这府衙原是前朝所建,五进院落,飞檐斗拱,甚是气派。
贾纯刚入主后,并未大肆修缮,只将正堂改作了军议厅。
此刻厅中已掌起明灯,正中摆着一个巨大的沙盘,山川城池、江河道路,无不精细。
杨炯步入堂中,也不落座,径直走到沙盘前。
众书吏已候在一旁,见他进来,拱手行礼。
“不必多礼。”杨炯摆摆手,目光已落在沙盘上。
但见他修长的手指在沙盘上轻点,从南平一路滑向闽江下游,眉头微蹙,若有所思。
贾纯刚低声道:“王爷,按最新线报,范汝为将主力囤在莆田,约有三万之众。福州、泉州、漳州各有万人驻守,其中泉州情况最复杂,除了叛军,还有市舶司的守军、孟家的私兵,以及各国商人的护卫。”
杨炯不语,只盯着沙盘上泉州的位置,那里插着一面小黑旗,旗上绣着个“孟”字。
不多时,脚步声响起,十余位麟嘉卫将官鱼贯而入。
这些人皆是久经沙场的悍将,入堂后依序站定,无一人喧哗,只一双双眼睛炯炯有神地望着杨炯。
杨炯这才抬起头,目光扫视众人。

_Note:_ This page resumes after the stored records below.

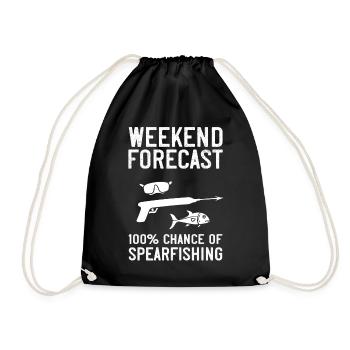 Spearfishing Spear Fishermen Fish Spear Fishermen - Drawstring Bag - black - Front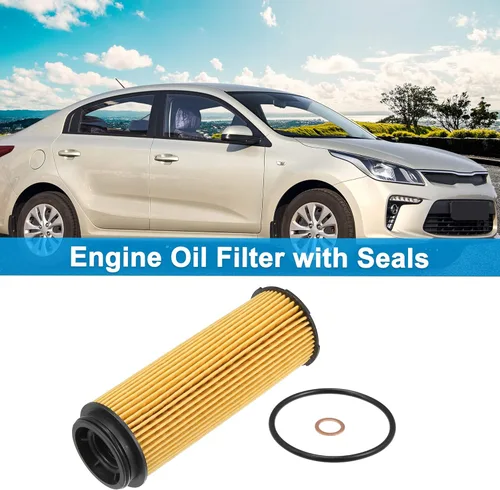 Miniatura 2 de X AUTOHAUX 6 piezas de repuesto de filtro de aceite de motor 11-42-7-826-799 Filtro de combustible de aceite para BMW 740i Base 3.0L L6 - Gasolina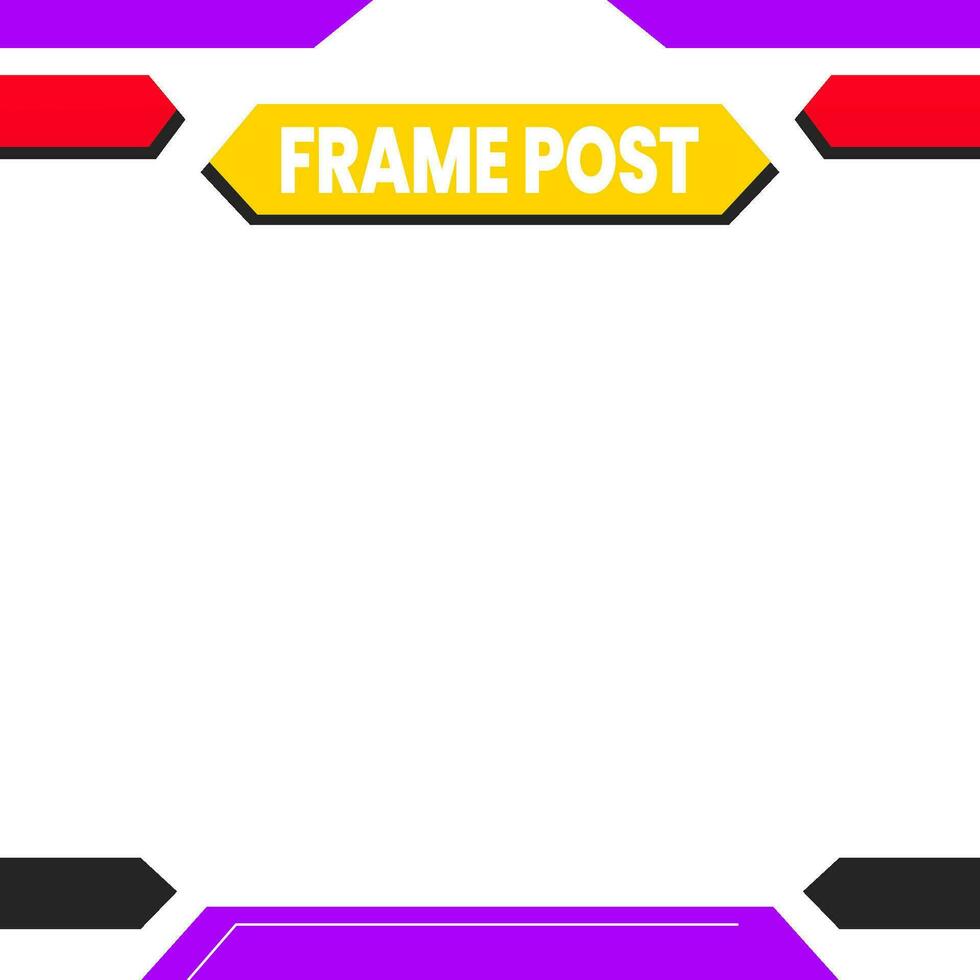 Social media post template. Editable minimal square banner template. modern design template for social media post. vector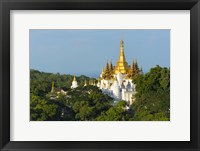 Pagoda on Sagaing Hill, Mandalay, Myanmar Fine Art Print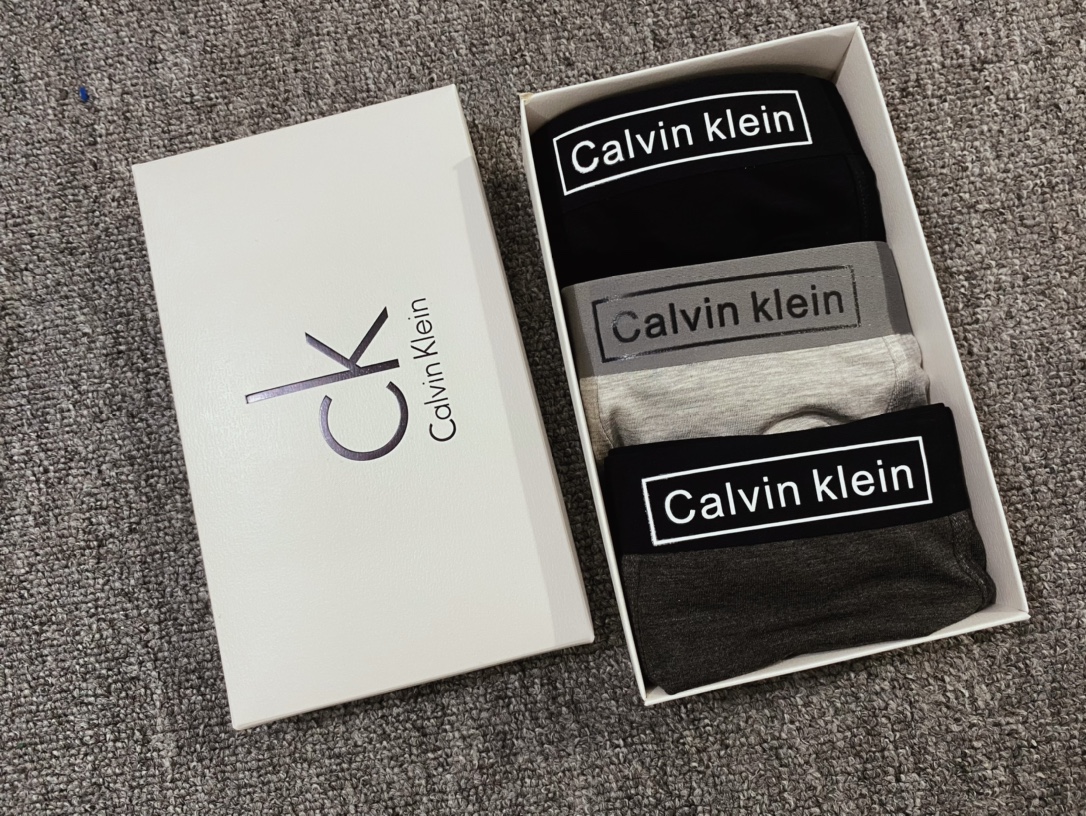 新品CALVINKLEINCK凯文克莱原单品质精品盒装男士内裤！外贸国外订单高品质冰丝无痕切割工艺科学配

烛火映照下,他面容沉静,那双黑沉沉的眸子却仿佛能洞彻人心。
堂中一时寂静,只闻灯花偶尔爆开的噼啪声。
“诸位。”杨炯开口,声音清朗,“海军封锁外海尚需时日,咱们没时间陪范汝为过家家。”
他拿起沙盘旁的丈杆,点在福州、莆田、泉州、漳州四处,“得给他上上强度。”
丈杆在沙盘上划过,发出轻微的沙沙声。
“目前范贼盘踞四地,莆田是其兵力大本营。”杨炯的丈杆在莆田重重一点,“按既定方略,南平如今在咱们手中,闽江上游已控。而闽江东接福州,南控泉、漳二州,这便是锁链的关键一环。”